:: Raw data
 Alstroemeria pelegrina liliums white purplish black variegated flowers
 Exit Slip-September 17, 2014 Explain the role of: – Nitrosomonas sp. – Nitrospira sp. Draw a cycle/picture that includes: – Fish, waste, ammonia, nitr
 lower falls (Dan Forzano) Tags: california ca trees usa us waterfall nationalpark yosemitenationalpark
::::
What this task involves:
Every line of the data above is to be copied out exactly.

Response for this exercise:
 Alstroemeria pelegrina liliums white purplish black variegated flowers
 Exit Slip-September 17, 2014 Explain the role of: – Nitrosomonas sp. – Nitrospira sp. Draw a cycle/picture that includes: – Fish, waste, ammonia, nitr
 lower falls (Dan Forzano) Tags: california ca trees usa us waterfall nationalpark yosemitenationalpark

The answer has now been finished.